Source extract:
My bad. The M_sum_d8 subroutine has not been merged into the release version of the code. Your implementation of M_sum_d8 calls M_sumf_d, which takes 4-byte counter, so it will probably hit the overflow in M_sumf_d instead of M_sum_d.
I added the necessary routines. Could you please try your calculation with the updated patch?
Code: Select all
diff -Naur vasp.6.3.0/src/mpi.F ./src/mpi.F
--- vasp.6.3.0/src/mpi.F 2022-01-20 16:10:06.000000000 +0100
+++ ./src/mpi.F 2023-01-04 13:55:47.113559660 +0100
@@ -4378,6 +4378,137 @@
!----------------------------------------------------------------------
!
+! M_sumf_d8: performs a fast global sum on n doubles in
+! vector vec (algorithm by Kresse Georg); this a special version
+! for giant arrays exceeding an element count n of 2^31-1 (the
+! maximum size that can be handled with 32-bit INTEGER). Mainly,
+! the major difference to routine M_sumf_d is that the last
+! argument ("n") is now declared as 64-bit INTEGER -- and that
+! in addition some intermediate integer operation need also to
+! be done with 64-bit INTEGER temporary variables (adapted by jF)
+!
+!----------------------------------------------------------------------
+
+ SUBROUTINE M_sumf_d8(COMM, vec, n)

Items:
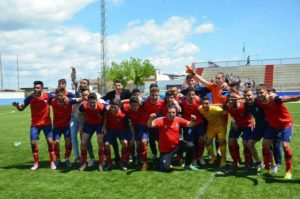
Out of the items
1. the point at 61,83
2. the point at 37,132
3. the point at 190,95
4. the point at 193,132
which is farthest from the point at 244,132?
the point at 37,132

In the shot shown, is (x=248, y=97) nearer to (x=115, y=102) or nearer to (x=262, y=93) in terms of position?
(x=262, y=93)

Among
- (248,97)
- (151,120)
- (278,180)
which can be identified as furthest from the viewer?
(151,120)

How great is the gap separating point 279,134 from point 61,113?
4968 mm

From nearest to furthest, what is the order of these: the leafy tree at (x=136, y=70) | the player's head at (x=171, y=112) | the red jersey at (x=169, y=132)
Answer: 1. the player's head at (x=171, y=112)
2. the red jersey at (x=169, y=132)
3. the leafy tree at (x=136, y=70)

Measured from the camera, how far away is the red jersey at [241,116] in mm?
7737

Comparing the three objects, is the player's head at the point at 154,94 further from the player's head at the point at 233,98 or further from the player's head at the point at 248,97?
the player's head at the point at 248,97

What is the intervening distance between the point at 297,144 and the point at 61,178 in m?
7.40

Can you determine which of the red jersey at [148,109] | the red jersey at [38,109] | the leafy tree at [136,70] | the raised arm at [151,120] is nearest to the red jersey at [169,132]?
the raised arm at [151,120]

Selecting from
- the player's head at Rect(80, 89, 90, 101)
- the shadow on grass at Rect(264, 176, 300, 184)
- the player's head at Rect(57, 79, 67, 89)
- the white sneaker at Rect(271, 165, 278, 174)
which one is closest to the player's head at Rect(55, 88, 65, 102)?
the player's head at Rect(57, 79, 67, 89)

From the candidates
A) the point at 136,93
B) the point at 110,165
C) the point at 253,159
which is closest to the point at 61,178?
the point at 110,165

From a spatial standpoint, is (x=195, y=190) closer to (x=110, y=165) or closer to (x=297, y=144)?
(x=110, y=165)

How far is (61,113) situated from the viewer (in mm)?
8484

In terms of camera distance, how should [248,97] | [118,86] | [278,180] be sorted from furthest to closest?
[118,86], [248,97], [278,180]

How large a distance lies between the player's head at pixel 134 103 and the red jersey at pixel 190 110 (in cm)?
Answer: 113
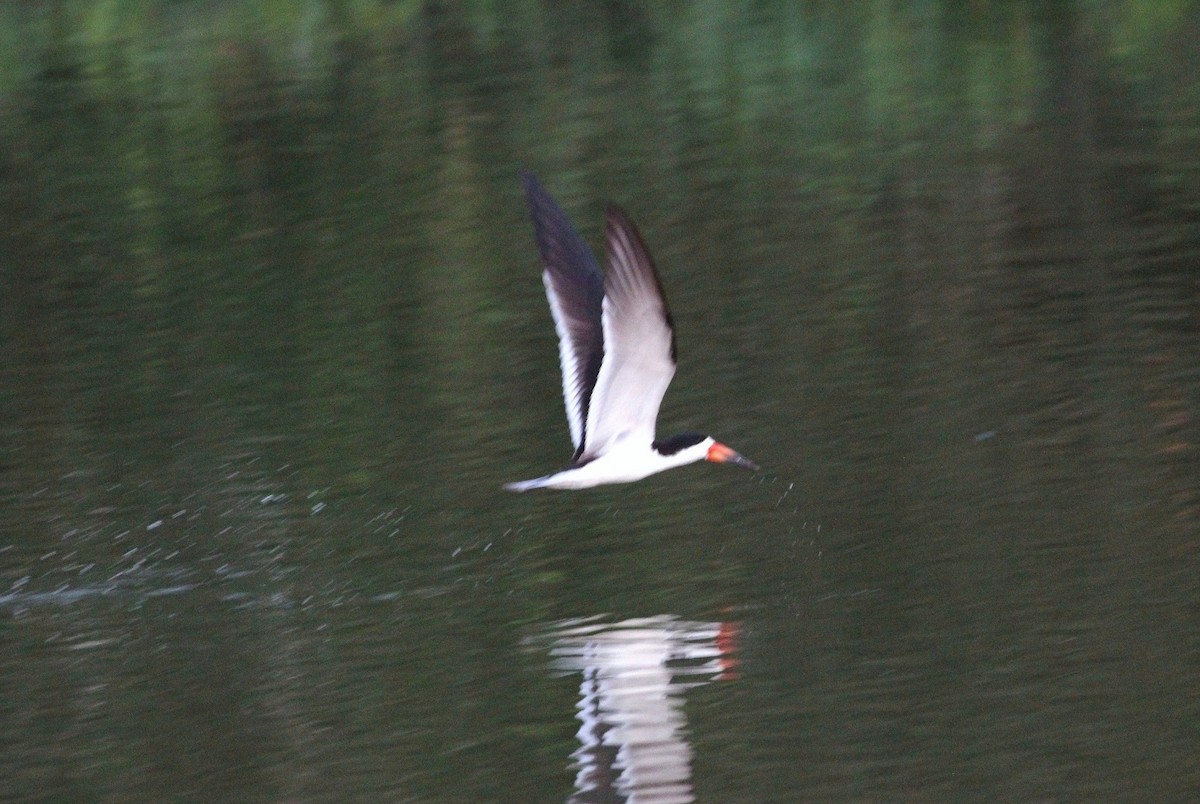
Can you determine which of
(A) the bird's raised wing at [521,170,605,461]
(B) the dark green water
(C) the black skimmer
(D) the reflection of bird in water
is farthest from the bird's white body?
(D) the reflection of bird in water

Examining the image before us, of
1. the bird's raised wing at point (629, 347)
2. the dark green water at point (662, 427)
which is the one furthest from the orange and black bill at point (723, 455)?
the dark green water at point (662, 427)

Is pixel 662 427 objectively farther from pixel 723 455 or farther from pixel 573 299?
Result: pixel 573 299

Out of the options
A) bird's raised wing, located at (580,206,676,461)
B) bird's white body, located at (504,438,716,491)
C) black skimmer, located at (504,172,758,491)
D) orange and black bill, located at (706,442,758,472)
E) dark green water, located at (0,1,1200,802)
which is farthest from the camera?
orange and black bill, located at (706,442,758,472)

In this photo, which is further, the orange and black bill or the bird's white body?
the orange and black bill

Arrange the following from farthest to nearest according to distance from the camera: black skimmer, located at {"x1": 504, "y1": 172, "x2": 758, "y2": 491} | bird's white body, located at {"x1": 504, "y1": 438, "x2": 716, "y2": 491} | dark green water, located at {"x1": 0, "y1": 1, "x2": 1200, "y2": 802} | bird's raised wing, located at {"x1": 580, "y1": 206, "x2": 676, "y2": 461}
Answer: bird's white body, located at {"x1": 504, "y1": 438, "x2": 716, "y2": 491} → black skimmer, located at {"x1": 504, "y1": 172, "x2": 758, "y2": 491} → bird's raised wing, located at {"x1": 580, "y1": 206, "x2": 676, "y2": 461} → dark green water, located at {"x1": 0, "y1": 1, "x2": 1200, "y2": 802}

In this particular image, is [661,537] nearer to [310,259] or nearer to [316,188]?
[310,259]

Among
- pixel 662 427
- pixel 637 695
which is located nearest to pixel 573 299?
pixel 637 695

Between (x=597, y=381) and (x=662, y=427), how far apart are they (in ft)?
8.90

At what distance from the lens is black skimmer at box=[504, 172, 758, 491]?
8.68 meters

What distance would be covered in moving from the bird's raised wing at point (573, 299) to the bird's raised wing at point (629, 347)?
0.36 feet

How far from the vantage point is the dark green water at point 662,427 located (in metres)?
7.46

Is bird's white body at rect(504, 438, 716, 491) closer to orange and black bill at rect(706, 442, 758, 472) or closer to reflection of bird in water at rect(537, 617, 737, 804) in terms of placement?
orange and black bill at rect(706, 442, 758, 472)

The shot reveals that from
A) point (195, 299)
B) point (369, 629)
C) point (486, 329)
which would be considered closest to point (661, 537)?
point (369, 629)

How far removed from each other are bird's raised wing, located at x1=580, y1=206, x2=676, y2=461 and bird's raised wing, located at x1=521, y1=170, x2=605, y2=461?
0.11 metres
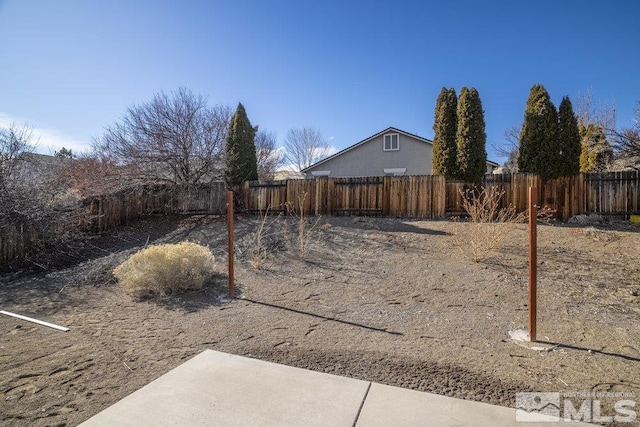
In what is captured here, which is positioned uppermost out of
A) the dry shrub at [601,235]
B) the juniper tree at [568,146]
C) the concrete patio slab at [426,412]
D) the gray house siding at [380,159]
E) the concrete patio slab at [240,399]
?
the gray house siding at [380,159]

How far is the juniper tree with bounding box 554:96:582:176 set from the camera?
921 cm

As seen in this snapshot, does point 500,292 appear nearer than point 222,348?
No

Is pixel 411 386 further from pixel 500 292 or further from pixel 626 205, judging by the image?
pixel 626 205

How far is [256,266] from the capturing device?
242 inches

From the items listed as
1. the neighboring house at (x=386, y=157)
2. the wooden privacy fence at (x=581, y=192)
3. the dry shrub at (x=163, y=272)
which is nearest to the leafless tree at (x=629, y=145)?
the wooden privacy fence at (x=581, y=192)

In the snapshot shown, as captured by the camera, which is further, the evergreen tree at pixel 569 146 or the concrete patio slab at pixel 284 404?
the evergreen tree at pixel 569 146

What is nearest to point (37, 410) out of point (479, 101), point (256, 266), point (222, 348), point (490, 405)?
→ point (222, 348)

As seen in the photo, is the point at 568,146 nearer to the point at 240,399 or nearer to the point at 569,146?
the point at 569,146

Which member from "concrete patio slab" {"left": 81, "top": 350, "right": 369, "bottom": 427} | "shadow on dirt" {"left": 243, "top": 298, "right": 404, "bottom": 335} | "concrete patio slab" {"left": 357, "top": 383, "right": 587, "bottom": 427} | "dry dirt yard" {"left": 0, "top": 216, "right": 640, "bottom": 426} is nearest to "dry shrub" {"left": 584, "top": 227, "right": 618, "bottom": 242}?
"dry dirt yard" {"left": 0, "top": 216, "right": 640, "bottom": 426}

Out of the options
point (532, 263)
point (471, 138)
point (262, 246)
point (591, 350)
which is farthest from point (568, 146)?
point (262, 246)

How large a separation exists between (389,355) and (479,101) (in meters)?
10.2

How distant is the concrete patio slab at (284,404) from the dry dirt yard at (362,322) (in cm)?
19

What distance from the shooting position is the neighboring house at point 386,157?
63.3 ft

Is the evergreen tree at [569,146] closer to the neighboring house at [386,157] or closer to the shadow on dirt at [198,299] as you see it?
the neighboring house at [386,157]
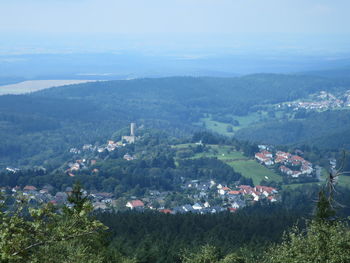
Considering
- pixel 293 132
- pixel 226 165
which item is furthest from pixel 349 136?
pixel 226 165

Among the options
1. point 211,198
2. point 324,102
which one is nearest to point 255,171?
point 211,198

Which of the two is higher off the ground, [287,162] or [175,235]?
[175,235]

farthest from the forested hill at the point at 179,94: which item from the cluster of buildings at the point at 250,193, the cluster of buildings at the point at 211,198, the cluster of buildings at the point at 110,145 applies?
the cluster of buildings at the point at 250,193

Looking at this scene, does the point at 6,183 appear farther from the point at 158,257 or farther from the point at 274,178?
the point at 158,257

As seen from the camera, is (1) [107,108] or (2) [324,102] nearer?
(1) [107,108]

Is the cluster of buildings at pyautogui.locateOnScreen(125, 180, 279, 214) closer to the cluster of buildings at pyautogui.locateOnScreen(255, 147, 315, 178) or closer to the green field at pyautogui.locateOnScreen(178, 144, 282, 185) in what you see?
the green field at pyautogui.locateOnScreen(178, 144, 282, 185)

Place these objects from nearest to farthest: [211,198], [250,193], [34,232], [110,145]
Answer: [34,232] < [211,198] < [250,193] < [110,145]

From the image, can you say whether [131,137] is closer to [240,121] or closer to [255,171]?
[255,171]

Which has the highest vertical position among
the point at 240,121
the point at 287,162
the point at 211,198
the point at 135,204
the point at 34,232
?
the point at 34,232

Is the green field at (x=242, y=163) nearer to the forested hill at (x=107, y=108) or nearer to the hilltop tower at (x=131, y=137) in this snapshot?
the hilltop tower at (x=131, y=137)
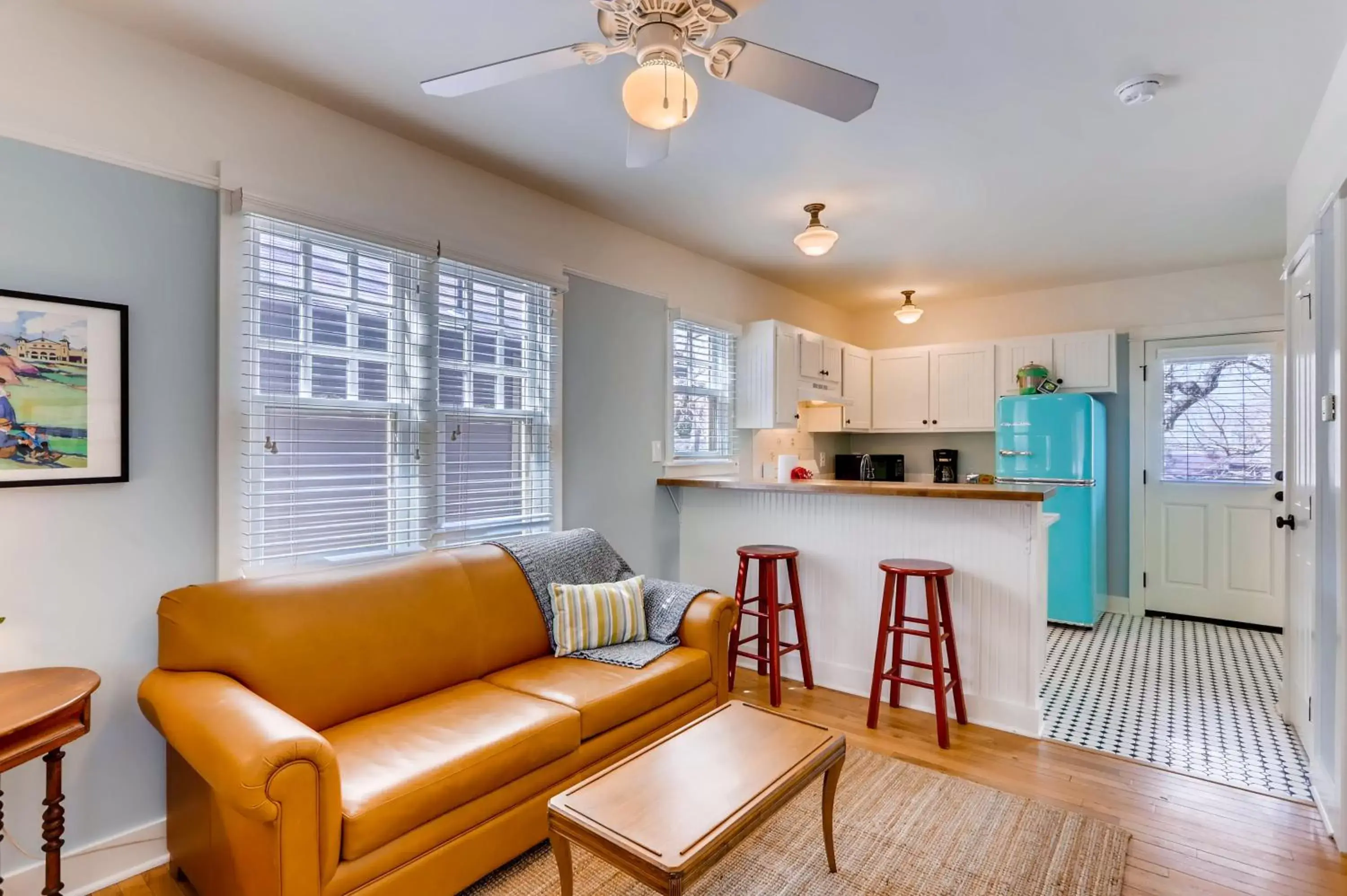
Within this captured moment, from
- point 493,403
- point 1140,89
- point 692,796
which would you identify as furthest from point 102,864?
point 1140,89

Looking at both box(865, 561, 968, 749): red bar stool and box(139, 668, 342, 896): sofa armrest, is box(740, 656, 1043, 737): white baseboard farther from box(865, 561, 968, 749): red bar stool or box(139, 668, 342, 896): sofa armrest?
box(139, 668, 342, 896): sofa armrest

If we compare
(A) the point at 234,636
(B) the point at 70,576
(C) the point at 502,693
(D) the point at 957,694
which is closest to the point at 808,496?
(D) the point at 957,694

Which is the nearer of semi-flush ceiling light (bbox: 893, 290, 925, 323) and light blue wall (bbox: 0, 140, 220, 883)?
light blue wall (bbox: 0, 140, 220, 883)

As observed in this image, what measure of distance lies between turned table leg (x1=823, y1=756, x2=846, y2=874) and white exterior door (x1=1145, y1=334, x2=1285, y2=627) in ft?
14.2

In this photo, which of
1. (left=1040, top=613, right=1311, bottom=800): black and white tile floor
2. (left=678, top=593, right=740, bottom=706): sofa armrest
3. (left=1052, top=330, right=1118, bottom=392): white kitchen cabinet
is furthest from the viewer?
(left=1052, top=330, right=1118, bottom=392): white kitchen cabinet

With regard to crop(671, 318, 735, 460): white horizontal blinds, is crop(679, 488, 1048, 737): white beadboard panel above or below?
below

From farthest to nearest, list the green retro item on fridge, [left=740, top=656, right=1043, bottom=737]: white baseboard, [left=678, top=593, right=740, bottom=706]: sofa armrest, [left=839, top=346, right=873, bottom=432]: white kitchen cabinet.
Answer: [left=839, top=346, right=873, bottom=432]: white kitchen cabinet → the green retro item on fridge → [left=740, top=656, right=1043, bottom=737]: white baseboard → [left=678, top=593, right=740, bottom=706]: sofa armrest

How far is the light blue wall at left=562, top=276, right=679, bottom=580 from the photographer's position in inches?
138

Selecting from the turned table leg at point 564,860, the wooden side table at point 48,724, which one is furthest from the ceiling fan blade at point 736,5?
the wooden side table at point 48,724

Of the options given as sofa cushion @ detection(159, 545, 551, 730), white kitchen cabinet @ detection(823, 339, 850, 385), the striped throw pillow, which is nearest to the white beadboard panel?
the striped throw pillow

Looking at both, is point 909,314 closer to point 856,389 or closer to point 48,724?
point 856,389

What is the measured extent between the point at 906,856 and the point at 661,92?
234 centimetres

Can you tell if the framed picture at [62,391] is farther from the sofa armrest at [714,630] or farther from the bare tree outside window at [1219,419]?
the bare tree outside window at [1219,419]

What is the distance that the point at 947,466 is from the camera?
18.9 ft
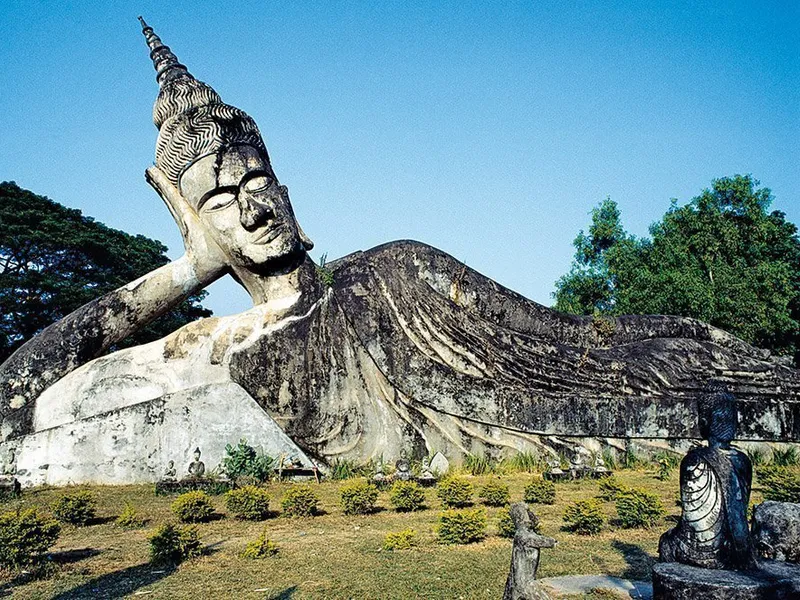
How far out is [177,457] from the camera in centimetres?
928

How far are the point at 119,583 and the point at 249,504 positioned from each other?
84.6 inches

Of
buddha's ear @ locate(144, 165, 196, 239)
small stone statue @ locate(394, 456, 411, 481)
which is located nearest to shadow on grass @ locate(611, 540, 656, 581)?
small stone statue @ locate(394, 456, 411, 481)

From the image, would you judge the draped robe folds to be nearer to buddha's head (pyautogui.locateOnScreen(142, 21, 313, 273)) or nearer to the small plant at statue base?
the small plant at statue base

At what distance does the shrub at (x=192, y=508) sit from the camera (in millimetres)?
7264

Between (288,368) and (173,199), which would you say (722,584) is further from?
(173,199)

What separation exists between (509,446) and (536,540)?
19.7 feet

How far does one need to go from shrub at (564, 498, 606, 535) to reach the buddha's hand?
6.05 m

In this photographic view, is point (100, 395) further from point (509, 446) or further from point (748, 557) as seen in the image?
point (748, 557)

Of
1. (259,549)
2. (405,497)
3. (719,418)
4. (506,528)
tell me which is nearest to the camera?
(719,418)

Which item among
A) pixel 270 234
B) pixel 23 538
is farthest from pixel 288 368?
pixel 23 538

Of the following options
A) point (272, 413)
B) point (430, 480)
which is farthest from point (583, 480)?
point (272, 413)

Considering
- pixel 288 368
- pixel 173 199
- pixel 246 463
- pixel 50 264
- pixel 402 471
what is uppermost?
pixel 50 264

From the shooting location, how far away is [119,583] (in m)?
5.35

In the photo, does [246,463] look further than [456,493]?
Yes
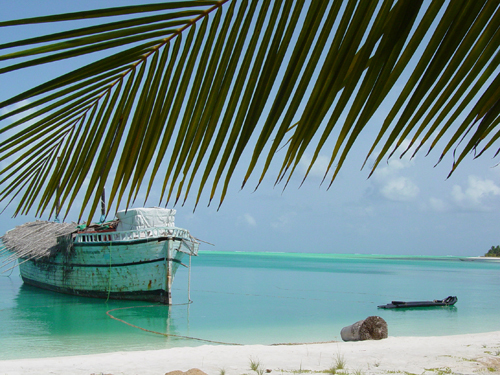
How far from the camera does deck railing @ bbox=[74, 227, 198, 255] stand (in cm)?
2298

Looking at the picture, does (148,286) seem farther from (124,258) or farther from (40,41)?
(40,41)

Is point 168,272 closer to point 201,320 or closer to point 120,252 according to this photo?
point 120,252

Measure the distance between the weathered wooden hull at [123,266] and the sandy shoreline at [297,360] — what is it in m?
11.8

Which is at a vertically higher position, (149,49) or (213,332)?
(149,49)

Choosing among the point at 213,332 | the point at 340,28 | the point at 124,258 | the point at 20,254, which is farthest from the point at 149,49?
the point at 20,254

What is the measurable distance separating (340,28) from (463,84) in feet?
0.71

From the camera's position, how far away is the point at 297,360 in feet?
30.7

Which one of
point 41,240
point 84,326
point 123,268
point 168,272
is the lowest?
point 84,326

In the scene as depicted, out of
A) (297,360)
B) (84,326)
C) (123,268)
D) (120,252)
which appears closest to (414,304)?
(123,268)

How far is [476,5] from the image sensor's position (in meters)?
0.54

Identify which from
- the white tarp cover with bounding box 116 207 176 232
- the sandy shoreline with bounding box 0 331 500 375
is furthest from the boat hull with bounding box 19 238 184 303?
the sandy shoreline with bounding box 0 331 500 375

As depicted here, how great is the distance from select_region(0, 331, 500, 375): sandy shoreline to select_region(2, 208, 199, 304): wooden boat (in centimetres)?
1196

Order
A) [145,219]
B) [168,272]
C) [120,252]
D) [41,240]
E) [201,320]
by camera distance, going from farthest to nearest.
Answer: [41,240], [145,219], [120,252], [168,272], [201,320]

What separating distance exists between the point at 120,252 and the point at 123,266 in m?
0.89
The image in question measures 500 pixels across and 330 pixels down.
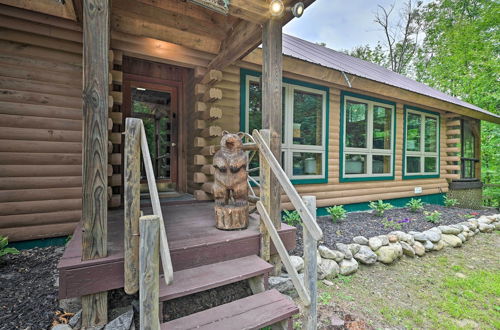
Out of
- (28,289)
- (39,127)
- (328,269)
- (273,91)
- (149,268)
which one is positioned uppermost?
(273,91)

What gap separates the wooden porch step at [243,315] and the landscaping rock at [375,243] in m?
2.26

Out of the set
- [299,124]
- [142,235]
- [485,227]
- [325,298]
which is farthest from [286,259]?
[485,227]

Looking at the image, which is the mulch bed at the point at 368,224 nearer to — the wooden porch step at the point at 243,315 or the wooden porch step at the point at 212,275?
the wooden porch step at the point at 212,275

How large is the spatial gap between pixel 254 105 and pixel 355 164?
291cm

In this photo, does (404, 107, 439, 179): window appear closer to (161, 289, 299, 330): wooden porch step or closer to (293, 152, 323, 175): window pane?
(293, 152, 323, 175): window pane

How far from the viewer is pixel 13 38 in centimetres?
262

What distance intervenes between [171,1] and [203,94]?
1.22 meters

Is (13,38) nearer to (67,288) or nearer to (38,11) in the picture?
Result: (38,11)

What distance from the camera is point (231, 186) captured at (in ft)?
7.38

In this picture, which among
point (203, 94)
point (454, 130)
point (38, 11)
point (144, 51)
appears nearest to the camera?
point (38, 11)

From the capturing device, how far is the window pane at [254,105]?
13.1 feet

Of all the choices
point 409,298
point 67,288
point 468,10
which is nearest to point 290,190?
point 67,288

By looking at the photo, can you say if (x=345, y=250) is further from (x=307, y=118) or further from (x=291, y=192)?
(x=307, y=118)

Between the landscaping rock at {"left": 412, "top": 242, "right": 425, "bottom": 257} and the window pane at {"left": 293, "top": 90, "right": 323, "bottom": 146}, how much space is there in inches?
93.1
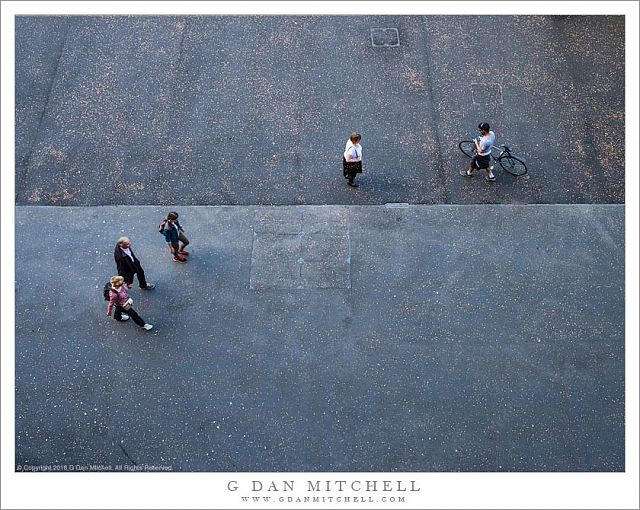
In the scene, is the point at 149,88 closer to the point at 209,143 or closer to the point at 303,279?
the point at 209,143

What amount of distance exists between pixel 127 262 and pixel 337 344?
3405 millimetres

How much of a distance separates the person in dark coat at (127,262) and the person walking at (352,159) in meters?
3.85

Problem set:
1. Rewrite the forum post on the VASP sum routine, beginning at the words "My bad. The" and stopping after "instead of M_sum_d.", changing "4-byte" to "32-bit".
2. Identify each line of the records containing the word "pillow", and copy those lines.
The records have nothing to do with the text.

Per-task answers:
1.
My bad. The M_sum_d8 subroutine has not been merged into the release version of the code. Your implementation of M_sum_d8 calls M_sumf_d, which takes 32-bit counter, so it will probably hit the overflow in M_sumf_d instead of M_sum_d.

2.
Of the options given as sofa cushion @ detection(159, 545, 551, 730), white kitchen cabinet @ detection(823, 339, 850, 385), the striped throw pillow, which is nearest to the white beadboard panel?
the striped throw pillow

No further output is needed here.